Falls ihr euch jetzt noch fragt, ob es einen Unterschied zwischen den zwei verfügbaren Spielmodi gibt: Nein, keinen gravierenden. Zwar habt ihr im Meisterdetektivmodus ein anspruchsvolleres Gameplay, es gibt aber ansonsten keinen besonderen Anreiz, Sherlock Holmes: The Devil's Daughter in diesem Modus zu spielen. Die Story und die Episoden sind die gleichen wie im normalen Modus und es gibt auch keine Trophäen dafür, dass ihr euch als Meisterdetektiv durchschlagt.

 

 

Erkundung im viktorianischen London

Fazit:
Auch der achte Teil der Spieleserie kann storytechnisch wieder überzeugen. Sherlock Holmes: The Devil's Daughter bietet spannende Episoden mit einer mysteriösen Rahmenhandlung, die dazu anregen, sich als Detektiv in und um London zu betätigen. Die einzelnen Schauplätze können optisch ebenso überzeugen wie die verschiedenen Charaktere. Dabei solltet ihr aber die roboterhaften Animationen gedanklich ausblenden. Diese passen so gar nicht zum modernen Look des Spiels und trüben das Ganze ein wenig.

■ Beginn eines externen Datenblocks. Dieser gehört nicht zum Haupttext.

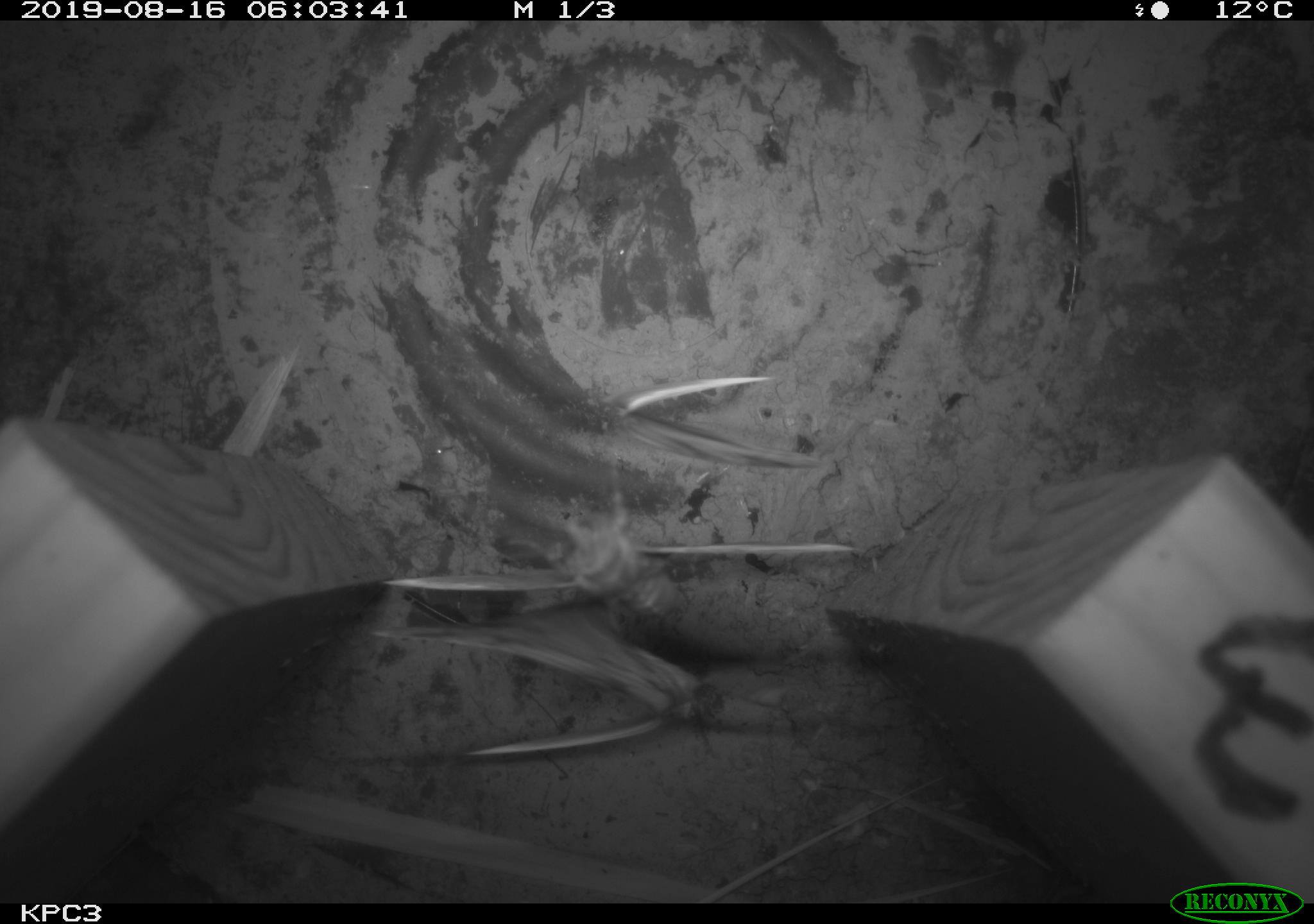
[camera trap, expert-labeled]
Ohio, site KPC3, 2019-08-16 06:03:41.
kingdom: Animalia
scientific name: Animalia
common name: animal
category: invertebrate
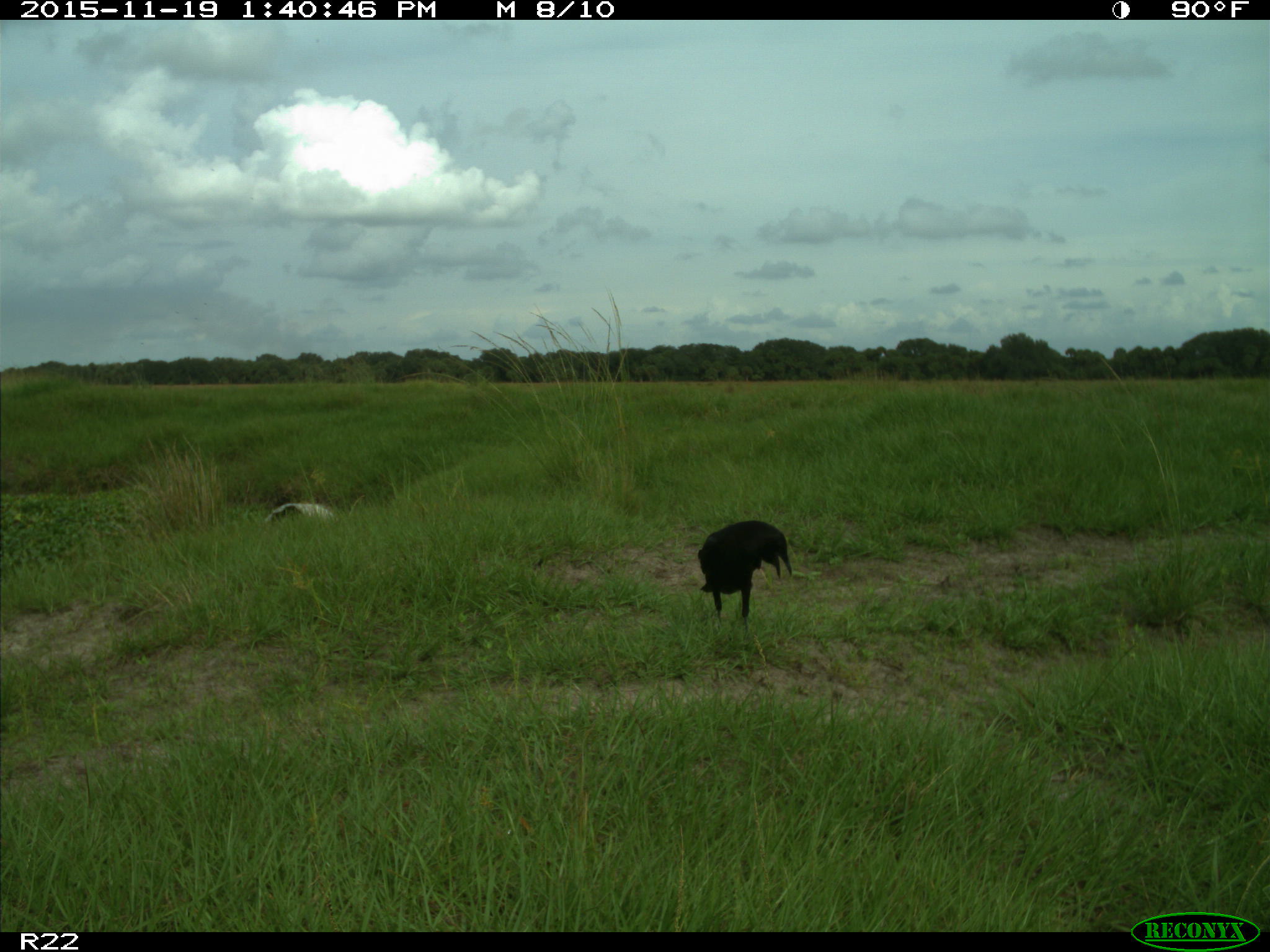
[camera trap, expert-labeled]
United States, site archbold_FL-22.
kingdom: Animalia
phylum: Chordata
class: Aves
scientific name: Aves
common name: birds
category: unidentified bird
Unidentified bird (birds) (Aves).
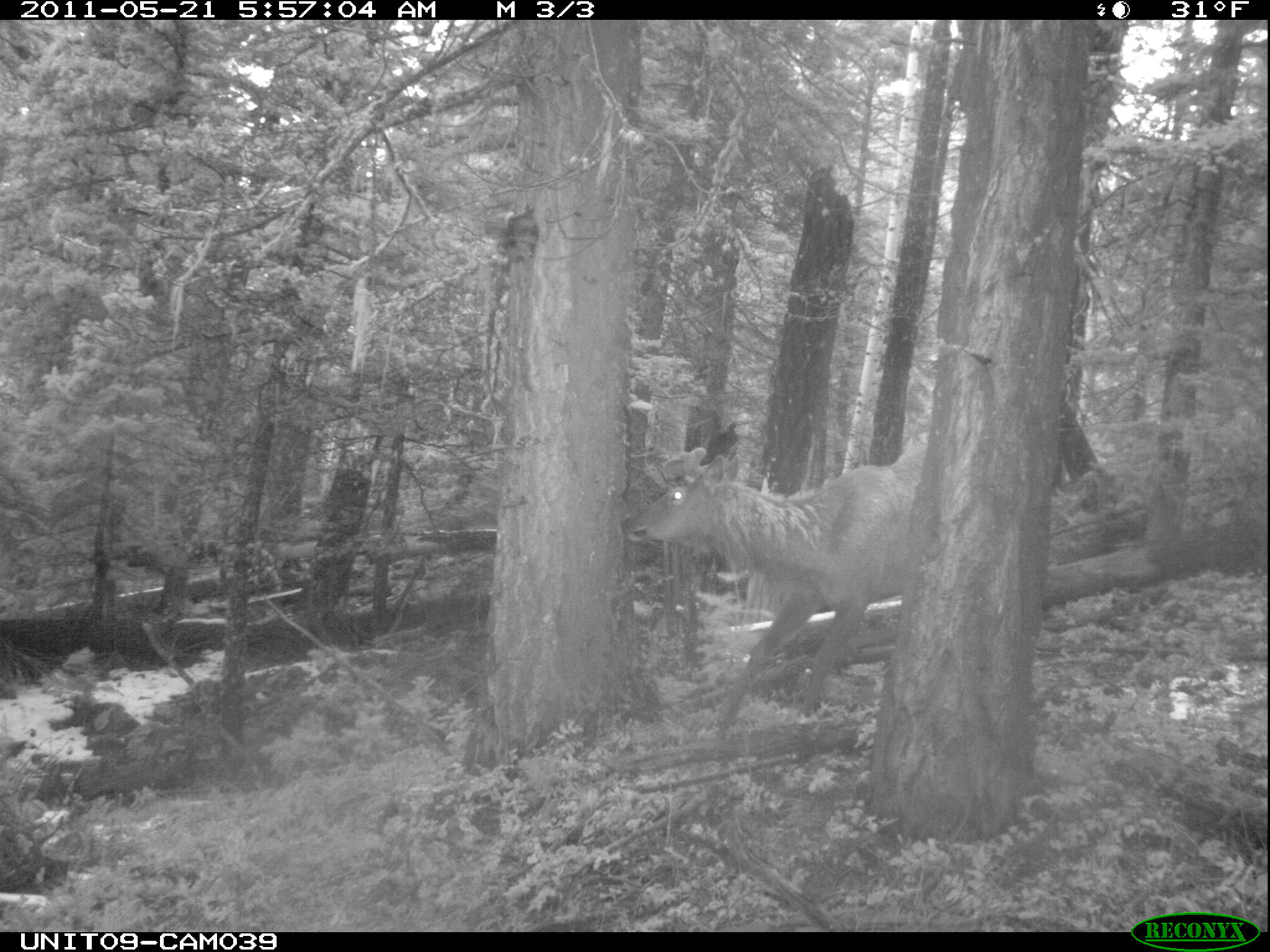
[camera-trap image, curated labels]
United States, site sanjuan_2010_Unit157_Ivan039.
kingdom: Animalia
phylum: Chordata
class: Mammalia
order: Artiodactyla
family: Cervidae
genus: Cervus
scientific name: Cervus elaphus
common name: red deer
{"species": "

Auch solltet ihr euch keine allzu großen Gedanken darüber machen, wie Holmes und Watson es geschafft haben, so jung und dynamisch auszusehen. Vielleicht waren sie ja während der immensen Ladezeiten auf einer Schönheitsfarm, wo sie gottseidank nicht wie ihr Minispiele und Action-Einlagen im Trial&Error-Prinzip lösen mussten. Solche Passagen trüben den Spielspaß enorm, weil sie auch nicht immer überspringbar sind.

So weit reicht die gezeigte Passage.